The mean patient age for patients with BAV and TAV was 59 years and 72 years (P less than .001), respectively (with 78% with BAV being men and 57% with TAV being men). There was a significantly higher subpopulation of AS in the BAV cohort vs. TAV-AS (70% vs. 35%; P less than .001).

With regard to SOV sizing, there was no significant difference in mean preoperative aortic root diameters between BAV and TAV cohorts for the AS or AI subpopulations.
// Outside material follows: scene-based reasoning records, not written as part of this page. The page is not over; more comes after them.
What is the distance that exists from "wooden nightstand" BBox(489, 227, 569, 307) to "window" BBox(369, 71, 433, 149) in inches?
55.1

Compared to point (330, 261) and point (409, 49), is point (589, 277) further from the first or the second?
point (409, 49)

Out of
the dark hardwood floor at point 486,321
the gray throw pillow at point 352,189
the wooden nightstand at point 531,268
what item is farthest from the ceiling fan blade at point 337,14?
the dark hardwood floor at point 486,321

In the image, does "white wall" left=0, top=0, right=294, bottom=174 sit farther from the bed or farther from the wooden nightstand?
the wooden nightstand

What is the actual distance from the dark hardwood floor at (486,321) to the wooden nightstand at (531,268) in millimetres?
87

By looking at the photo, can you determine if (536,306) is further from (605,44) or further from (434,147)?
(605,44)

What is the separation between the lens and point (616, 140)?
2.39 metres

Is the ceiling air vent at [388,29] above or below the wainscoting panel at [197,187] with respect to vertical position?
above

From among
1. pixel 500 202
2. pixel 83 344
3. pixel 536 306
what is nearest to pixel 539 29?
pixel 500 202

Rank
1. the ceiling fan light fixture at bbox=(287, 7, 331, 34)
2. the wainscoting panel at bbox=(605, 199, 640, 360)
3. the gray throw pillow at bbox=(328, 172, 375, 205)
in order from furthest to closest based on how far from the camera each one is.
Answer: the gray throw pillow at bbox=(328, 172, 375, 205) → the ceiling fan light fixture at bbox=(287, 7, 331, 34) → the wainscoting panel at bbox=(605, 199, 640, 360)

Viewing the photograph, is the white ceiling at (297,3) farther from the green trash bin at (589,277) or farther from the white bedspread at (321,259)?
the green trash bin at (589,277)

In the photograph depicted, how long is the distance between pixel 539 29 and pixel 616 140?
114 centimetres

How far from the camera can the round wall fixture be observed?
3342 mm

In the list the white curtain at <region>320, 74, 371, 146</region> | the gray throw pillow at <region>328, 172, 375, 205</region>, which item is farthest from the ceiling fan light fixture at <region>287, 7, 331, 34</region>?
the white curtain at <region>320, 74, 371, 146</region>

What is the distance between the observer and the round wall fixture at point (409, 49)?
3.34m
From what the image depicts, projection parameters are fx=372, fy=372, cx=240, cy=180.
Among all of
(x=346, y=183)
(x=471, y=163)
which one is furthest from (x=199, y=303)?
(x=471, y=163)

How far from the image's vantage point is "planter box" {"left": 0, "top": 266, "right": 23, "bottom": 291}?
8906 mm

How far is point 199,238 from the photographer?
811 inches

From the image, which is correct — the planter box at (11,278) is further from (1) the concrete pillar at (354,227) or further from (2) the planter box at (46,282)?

In-hospital/30-day mortality was significantly higher in patients with TAV (5.2%) than in patients with BAV (1.6%, P = .033). In addition, the incidence of transient ischemic attack/stroke was significantly higher in the TAV group (3.4%) vs. the BAV group (0.8%, P = .04).

Valvular morphology and pathology at baseline, preoperative SOV diameter, postoperative time course, and interaction effect of preoperative SOV diameters and postoperative time course were used as covariates to assess outcomes. Within-subject and within–stratified subgroup comparison failed to show main effects across the follow-up times on postoperative SOV size patterns (P = .935), implying that the SOV trends were stable and sustained (discharge to greater than or equal to 10 years) irrespective of valvular morphology and pathology (BAV-AI, BAV-AS, TAV-AI, and TAV-AS).

Preoperative SOV dimensions significantly affected the retained postoperative sinus dimensions (P less than .001), according to Dr. Milewski and her colleagues.

The data indicated that an initial and pronounced postoperative decrease in SOV dimensions occurs with AVRSCAAR independently of aortic valve morphology, aortic valve pathology, and age, they added.

The 10-year freedom from aortic reoperation rates were 97% and 95% in the BAV and TAV subgroups, respectively. The BAV group had significantly improved reoperation-free survival, compared with the TAV group (P less than .001), while the type of valvular pathology within each group did not show a significant survival difference.

“Irrespective of the aortic valve morphology or valve pathology, in patients with mild to moderate aortic root dilatation (less than 45 mm), preservation of the SOV segment in the context of an AVRSCAAR procedure is justified. Continued further follow-up will be important to understand the long-term outcomes of sinus preservation, especially in the younger population with BAVs,” the researchers concluded.

The authors reported having no financial conflicts to disclose.